As climate change raises temperatures raround the world, the number of diabetes cases is also increasing. The two conditions are linked, says a new study that found the number of diabetes diagnoses increased when temperatures rose by 1 degree Celsius.
The study, published Monday in the journal BMJ Open Diabetes Research & Care, analyzed data regarding the number of diabetes diagnoses issued between 1996 and 2013 and found the number of diabetics rose by 3.1 per 10,000 people as the average temperature rose by 1 degree Celsius or 1.6 degrees Fahrenheit.
Although the study couldn’t determine why rising temperatures resulted in rising cases of diabetes, researchers suggested that the link could be due to lack of brown fat or brown adipose tissue, a natural fat the body relies on to keep warm when temperatures drop. If temperatures are warm, that’s less work that brown fat has to do to keep the body warm.

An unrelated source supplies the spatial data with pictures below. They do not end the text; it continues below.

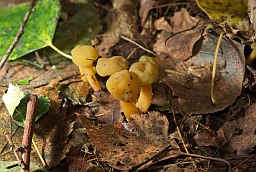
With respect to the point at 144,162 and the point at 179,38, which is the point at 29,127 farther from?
the point at 179,38

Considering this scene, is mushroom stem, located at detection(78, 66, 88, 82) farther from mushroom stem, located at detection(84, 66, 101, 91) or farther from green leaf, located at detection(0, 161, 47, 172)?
green leaf, located at detection(0, 161, 47, 172)

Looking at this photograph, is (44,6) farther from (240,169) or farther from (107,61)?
(240,169)

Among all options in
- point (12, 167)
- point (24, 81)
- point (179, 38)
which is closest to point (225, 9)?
point (179, 38)

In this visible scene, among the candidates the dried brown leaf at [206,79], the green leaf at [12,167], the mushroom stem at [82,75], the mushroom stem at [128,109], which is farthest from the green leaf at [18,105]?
the dried brown leaf at [206,79]

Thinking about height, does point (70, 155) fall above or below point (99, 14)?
below

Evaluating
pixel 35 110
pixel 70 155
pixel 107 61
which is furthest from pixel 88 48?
pixel 70 155

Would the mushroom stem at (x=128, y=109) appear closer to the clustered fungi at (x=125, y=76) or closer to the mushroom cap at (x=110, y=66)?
the clustered fungi at (x=125, y=76)
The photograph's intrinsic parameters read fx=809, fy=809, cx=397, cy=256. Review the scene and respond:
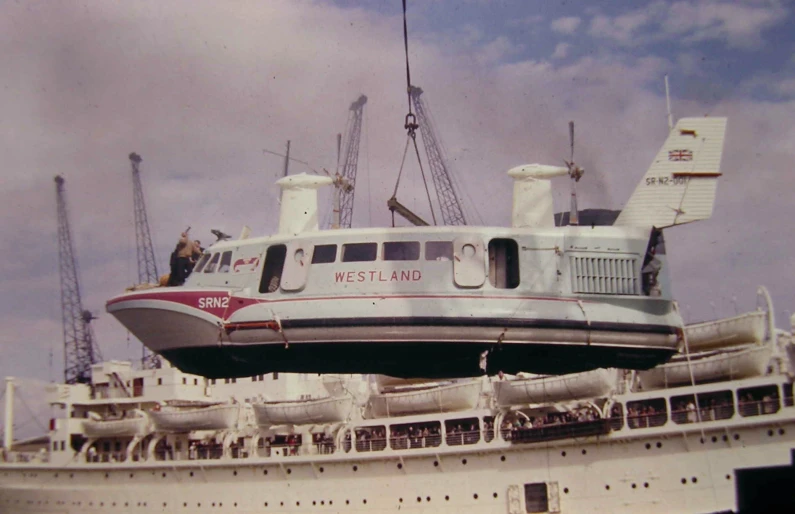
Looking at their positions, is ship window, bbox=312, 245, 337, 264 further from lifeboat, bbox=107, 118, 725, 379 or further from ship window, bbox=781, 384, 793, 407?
ship window, bbox=781, 384, 793, 407

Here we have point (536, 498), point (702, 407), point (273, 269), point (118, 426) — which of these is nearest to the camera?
point (273, 269)

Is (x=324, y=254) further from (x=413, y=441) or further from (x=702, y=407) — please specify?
(x=413, y=441)

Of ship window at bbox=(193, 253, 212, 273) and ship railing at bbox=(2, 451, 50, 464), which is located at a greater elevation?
ship window at bbox=(193, 253, 212, 273)

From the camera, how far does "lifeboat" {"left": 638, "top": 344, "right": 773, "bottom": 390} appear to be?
38656 millimetres

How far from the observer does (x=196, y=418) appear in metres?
50.3

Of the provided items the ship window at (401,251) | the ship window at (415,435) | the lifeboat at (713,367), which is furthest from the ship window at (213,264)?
the ship window at (415,435)

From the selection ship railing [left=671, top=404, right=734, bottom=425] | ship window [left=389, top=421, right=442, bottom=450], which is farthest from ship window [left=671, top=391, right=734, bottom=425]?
ship window [left=389, top=421, right=442, bottom=450]

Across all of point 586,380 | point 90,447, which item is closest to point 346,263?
point 586,380

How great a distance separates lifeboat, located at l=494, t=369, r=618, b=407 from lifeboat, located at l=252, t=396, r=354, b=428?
375 inches

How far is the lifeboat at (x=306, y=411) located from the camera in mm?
46406

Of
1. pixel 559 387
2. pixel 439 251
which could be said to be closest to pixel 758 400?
pixel 559 387

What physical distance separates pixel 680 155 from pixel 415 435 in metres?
33.5

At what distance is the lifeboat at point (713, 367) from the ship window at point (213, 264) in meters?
27.9

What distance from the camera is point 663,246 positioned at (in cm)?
1572
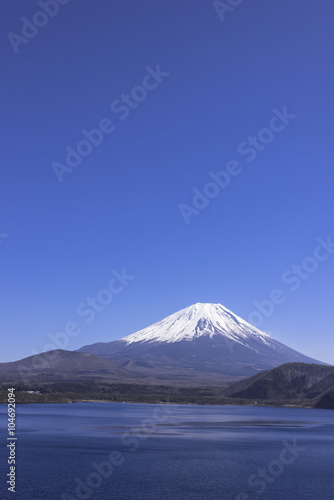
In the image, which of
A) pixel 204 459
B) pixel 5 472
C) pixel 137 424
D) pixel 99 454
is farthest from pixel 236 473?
pixel 137 424

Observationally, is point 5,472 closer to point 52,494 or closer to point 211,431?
point 52,494

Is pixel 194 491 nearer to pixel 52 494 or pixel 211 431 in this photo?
pixel 52 494

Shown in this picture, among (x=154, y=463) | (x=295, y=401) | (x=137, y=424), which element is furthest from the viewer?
(x=295, y=401)

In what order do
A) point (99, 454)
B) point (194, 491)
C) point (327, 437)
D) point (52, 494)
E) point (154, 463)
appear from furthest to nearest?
point (327, 437) < point (99, 454) < point (154, 463) < point (194, 491) < point (52, 494)

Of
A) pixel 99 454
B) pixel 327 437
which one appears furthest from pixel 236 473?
pixel 327 437

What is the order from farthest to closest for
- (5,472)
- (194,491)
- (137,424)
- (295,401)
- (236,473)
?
(295,401)
(137,424)
(236,473)
(5,472)
(194,491)

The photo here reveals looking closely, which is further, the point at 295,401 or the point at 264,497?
the point at 295,401
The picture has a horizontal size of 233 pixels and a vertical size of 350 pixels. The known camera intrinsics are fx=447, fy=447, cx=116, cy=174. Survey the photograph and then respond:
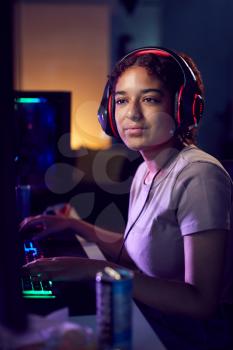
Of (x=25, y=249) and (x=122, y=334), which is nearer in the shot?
(x=122, y=334)

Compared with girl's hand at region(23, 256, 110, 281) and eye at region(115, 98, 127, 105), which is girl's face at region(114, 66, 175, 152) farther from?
girl's hand at region(23, 256, 110, 281)

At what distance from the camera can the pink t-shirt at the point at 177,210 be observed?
104cm

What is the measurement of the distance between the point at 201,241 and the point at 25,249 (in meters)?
0.53

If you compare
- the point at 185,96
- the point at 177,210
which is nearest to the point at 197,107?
the point at 185,96

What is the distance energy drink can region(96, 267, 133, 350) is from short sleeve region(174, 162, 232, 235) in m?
0.38

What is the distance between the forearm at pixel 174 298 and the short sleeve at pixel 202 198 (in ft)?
0.45

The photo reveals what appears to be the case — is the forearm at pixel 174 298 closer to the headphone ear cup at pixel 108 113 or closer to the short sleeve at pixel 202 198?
the short sleeve at pixel 202 198

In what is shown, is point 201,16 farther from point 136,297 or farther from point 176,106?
point 136,297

“Our data are consistent with the hypothesis that a decrease in BAT activity with increasing environmental temperature may deteriorate glucose metabolism and increase the incidence of diabetes,” the study authors wrote.
Researchers also found an increase in instances of obesity wherever climate change was prevalent. When temperatures rose 1 degree Celsius, obesity, a risk factor for Type 2 diabetes, increased by 0.173 percent. After zeroing in on the prevalence of obesity in each state in the U.S., researchers found the number of diabetes cases increased by 2.9 additional cases per 10,000 people with each 1 degree temperature increase.
When examining temperature’s relation to specific conditions for Type 2 diabetes around the globe, as temperatures rose by 1 degree Celsius, obesity rose by 0.3 percent and high fasting blood sugar cases rose by 0.2 percent, the study said.
The research appears to be in line with a separate 2015 study that suggested exposure to cold temperatures could be a method of therapy for diabetics, because when temperatures were colder the body increased brown fat mass and activity.
More than 29 million Americans are currently living with diabetes, 90 to 95 percent of whom suffer from Type 2 diabetes, according to the Centers for Disease Control.